Se lo tendré que contar a Rosy, tu amiga, la compañera de esquina de Isma; no sé si acertaré con las palabras, aunque quizás no hagan falta, son de los nuestros y con una mirada será suficiente. Por los peludos no te preocupes, últimamente ya se habían dando cuenta de que no estabas en forma para hacer la ronda de cada noche y recogerlos y ya viste cómo te acompañaban despacito, a tu lado, en tus últimos paseos. Te añoraran mientras sigan en este lado pero a todos les servirá de consuelo saber que, cuando les llegue su hora, volverán a correr contigo en ese paraíso donde ya no  existe el sufrimiento y las enfermedades del cuerpo ni siquiera son un recuerdo.    

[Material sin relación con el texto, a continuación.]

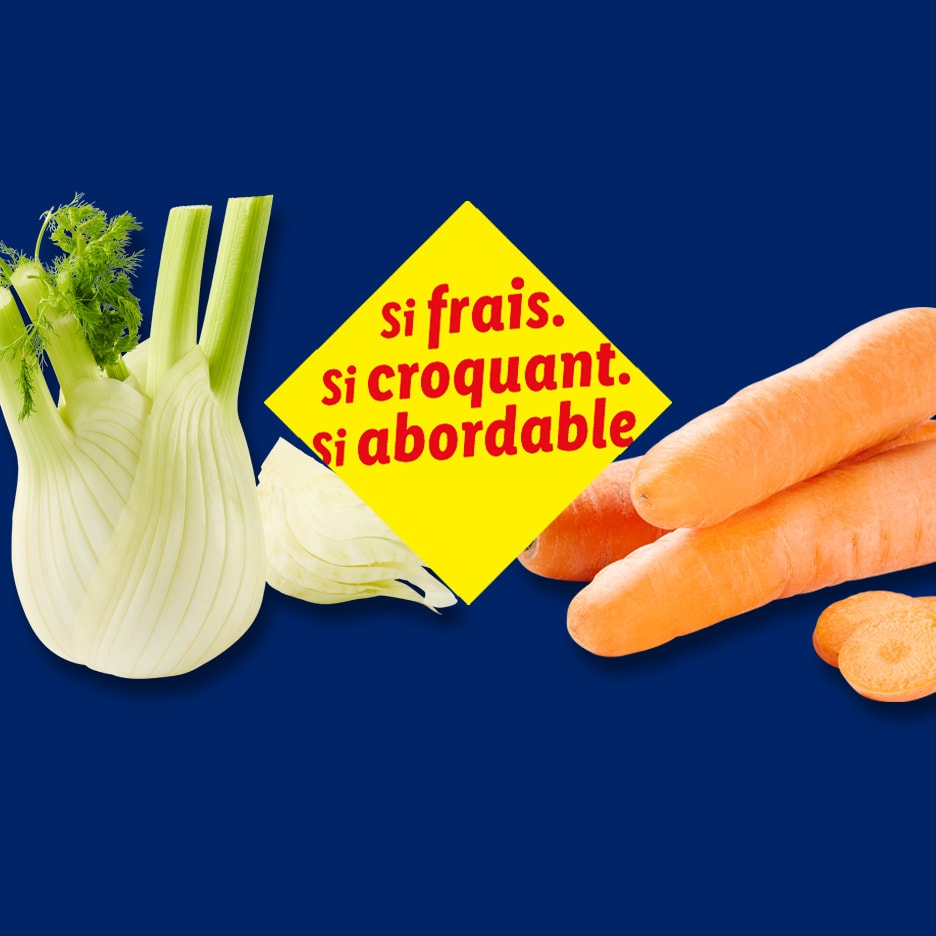 Fenouil et carottes sur fond bleu avec texte jaune : « si frais. si croquant. si abordable. »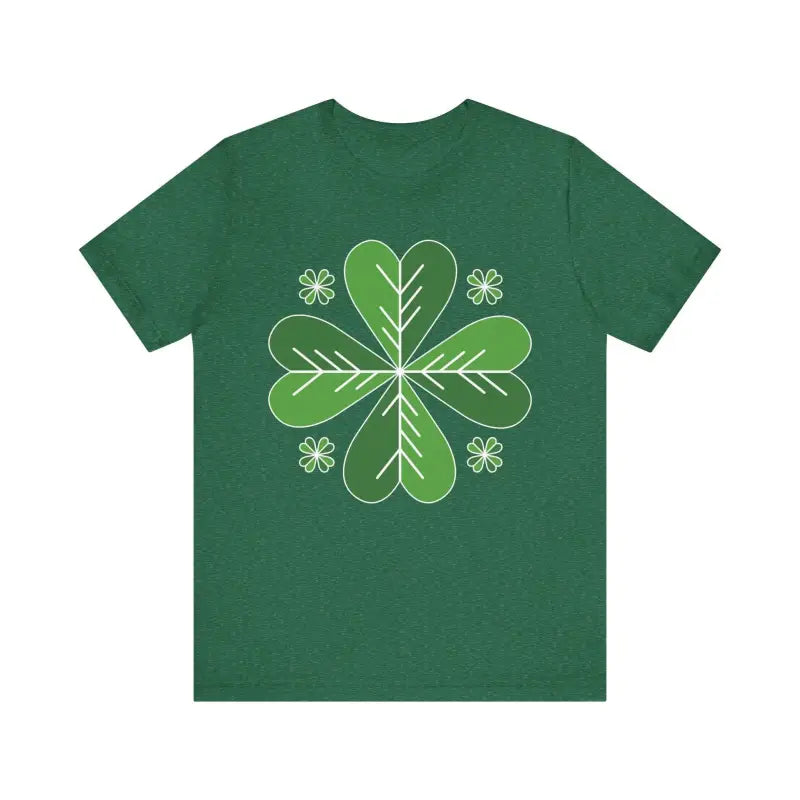 Heather Green Celtic Shamrock T Shirt featuring a stylish clover design
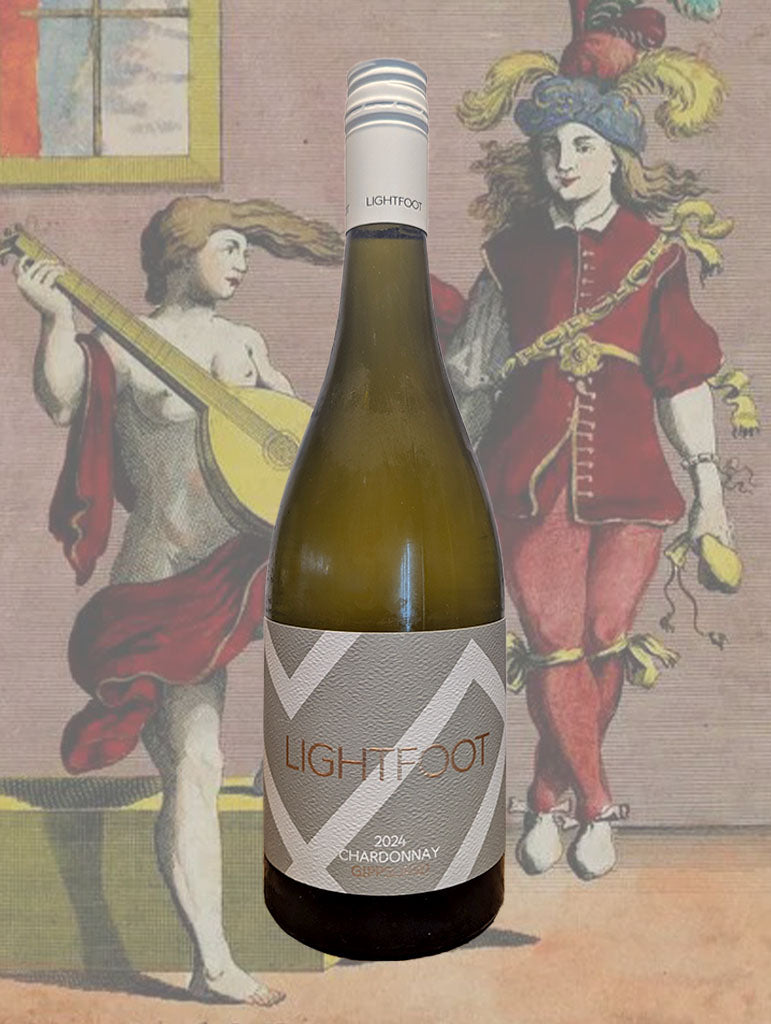 A bottle of Lightfoot 'Myrtle Point' Chardonnay 2024 from Gippsland, Victoria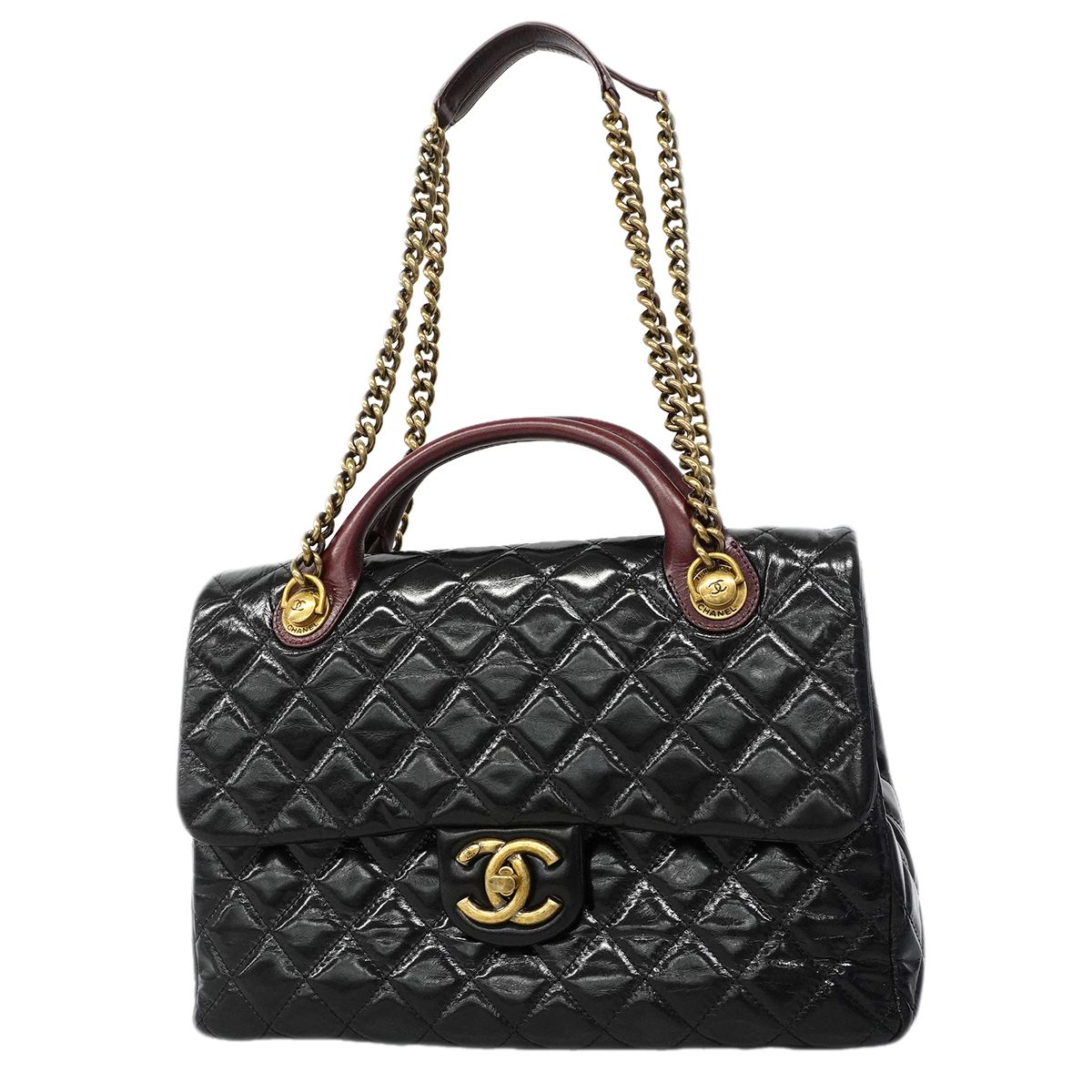Chanel Handbag Quilted Leather Black Gold 2-Way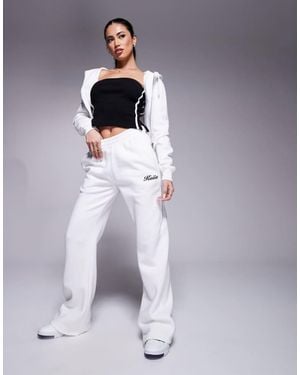 Kaiia Cotton Blend Wide Leg Logo Jogger Co-Ord - Purple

Y a mi, sé que ya me has perdonado, lo he leído en tus ojos cuando, con tu última mirada, te has despedido para descansar en el sueño final. Contra tu voluntad he tenido que tomar la decisión de poner fin a tus padecimientos, no me cabe duda de que hubieses preferido seguir a mi lado aunque la tortura de tu cuerpo te mantuviese casi paralizada pero, por una vez, la prioridad ha sido la tuya. Te has ido durmiendo, serena, relajada y por fin sin dolores mientras, yo no he dejado de acariciar tu cabeza, tu pelo, tu frente, se te han ido cerrando tus preciosos ojos con una sonrisa más sincera que la mía porque, yo me estaba desgarrando por dentro al verte marchar.
Son muchos los que te echarán de menos, supiste ganarte la amistad de los que merecían la pena, pero a mi  me dejas desnudo y pensando solamente en el día que la suerte nos vuelva a juntar.
Hasta pronto cariño, espérame entre las estrellas.